We have physiological theories and psychological theories: we have theories making use of unconscious processes and conscious processes, of symbolisms, and double-faced Janus-like processes-an underlying latent and a manifest conscious process: and we have theories of naughty and disguised wishes, and a watchful prude of a censor that spoils all the fun of dreaming and lets us fulfil our concealed wishes only on condition we don't know we have what we want, and therefore can't consciously enjoy forbidden fruit even in dreams: and we have theories of haphazard and "trial and error" processes, and many more. But all are theories, and nothing is proven fact. Some, nevertheless, work out very well with certain dreams, and then, when we try to apply them to other dreams, they won't work. No universally applicable theory has yet been invented. I do not know why any one theory of dream mechanism should be true for all dreams: as well hold that the mechanism of all conscious thought is the same; that, for instance, because some of our problems are solved subconsciously, all are; that, because some of our antipathies, some likes and dislikes, some fears and some kinds of behaviour are determined by hidden subconscious motives, all are; or, conversely, that because many or most problems are solved consciously, all are; or that, because many motives stand out blatantly in the broad daylight of consciousness, none are hidden in the subconscious ; or that, because most behaviour is determined by conscious intent or feeling, all is; or, again, because some actions are instinctive and determined by inherited mechanisms, that all behaviour is determined by such performed instincts; and, conversely, that, because most behaviour is due to acquired dispositions, all is due to such mechanisms; and so on.

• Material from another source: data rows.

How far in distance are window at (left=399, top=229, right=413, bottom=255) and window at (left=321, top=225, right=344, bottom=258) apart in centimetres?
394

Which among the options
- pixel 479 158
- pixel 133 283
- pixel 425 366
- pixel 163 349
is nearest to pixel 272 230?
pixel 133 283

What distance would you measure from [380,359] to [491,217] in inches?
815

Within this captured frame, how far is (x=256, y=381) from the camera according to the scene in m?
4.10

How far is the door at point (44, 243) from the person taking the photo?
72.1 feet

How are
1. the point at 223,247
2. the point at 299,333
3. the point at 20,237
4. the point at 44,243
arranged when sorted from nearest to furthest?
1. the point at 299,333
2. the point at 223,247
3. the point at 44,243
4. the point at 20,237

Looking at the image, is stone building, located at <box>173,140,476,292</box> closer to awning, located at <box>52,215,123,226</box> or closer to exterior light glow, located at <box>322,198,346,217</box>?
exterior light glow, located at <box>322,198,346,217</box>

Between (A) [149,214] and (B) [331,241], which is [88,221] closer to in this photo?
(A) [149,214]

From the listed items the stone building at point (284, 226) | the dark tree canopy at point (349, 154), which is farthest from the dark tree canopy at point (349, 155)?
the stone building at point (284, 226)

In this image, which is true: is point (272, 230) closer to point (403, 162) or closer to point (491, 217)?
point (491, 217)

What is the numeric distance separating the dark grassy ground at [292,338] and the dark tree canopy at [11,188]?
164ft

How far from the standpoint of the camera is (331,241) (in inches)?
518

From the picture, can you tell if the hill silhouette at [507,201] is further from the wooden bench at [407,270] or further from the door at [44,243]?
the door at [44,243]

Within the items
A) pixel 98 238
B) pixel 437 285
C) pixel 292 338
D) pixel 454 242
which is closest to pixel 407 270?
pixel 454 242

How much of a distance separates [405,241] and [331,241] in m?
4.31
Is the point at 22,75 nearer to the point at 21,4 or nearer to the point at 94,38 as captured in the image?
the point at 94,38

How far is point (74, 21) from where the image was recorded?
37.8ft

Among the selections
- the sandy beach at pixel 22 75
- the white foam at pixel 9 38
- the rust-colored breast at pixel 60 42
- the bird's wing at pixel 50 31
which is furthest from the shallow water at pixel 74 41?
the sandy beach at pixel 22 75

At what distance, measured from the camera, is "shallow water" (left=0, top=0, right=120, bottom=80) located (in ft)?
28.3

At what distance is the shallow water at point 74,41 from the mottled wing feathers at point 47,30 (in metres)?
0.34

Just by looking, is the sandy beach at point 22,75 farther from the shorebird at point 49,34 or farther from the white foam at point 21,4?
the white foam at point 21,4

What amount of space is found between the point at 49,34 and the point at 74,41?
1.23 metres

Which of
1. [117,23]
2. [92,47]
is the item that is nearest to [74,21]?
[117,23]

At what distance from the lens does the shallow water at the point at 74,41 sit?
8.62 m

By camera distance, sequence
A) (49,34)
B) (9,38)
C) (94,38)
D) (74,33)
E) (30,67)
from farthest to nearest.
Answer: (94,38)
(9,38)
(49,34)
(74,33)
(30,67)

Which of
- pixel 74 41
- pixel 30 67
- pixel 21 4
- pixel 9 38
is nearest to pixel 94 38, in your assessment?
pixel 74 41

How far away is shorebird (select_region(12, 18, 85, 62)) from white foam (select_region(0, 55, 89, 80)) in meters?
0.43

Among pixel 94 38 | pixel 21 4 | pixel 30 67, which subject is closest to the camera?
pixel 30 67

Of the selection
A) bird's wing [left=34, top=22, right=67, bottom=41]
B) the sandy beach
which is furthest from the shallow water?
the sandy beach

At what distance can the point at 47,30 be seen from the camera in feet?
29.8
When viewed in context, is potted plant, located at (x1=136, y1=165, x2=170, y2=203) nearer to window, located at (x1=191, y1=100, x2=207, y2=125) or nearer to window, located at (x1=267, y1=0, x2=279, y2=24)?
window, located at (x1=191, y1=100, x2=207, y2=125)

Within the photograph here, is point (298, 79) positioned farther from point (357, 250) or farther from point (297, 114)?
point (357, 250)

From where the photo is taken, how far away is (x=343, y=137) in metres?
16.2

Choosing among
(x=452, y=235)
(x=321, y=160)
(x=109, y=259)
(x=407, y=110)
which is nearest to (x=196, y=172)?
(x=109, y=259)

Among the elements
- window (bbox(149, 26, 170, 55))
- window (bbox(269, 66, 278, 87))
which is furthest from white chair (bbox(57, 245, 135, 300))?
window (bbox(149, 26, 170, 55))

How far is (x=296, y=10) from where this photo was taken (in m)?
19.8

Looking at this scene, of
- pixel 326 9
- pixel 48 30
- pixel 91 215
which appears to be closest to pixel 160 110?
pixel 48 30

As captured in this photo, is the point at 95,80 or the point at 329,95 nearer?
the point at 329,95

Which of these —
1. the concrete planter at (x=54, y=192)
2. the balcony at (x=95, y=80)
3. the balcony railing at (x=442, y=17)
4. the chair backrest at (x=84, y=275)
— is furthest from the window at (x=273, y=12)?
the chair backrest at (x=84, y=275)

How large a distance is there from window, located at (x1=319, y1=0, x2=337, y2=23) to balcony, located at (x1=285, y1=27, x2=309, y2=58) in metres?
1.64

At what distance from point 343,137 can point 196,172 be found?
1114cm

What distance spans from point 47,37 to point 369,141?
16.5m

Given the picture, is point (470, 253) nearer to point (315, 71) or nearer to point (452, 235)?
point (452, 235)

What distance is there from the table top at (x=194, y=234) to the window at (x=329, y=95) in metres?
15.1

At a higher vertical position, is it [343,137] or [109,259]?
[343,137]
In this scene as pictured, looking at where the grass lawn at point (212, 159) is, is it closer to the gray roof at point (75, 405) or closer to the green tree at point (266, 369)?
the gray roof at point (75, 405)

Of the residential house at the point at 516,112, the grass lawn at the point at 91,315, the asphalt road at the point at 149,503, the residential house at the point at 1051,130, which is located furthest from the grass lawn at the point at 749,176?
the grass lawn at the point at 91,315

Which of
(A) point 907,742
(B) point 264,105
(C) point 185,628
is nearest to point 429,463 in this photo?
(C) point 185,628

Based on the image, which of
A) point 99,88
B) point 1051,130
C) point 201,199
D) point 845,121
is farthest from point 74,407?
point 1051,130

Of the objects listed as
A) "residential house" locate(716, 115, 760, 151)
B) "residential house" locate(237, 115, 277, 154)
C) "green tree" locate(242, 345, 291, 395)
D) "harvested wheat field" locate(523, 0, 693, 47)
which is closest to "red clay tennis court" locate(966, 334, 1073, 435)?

The fact is, Mrs. Arnold-Forster hits the nail on the head when she says "there are dreams and dreams, and we must get rid of the assumption that they all resemble each other." This assumption is a very common one: in particular it is often assumed that a dream implies incongruity, or incoherence, or the grotesque, or logical anarchy. Dreams, as the author stresses, may not only exhibit orderly imagination, and reasoning, and memory, and other qualities of the mind, but this imagination, reasoning and memory may be highly constructive, ingeniously inventive, and produce imaginings or romances comparable in structure and sequence of ideas to stories of fiction or real life evolved by the same waking mind. This seems to be particularly the case with the dreams of the author, who therefore delights in her dream life and finds an enchanting recreation therein after the cares of the day, as the lover of novels, who reads into the wee hours of the night, finds refreshment from the strain of the day's work.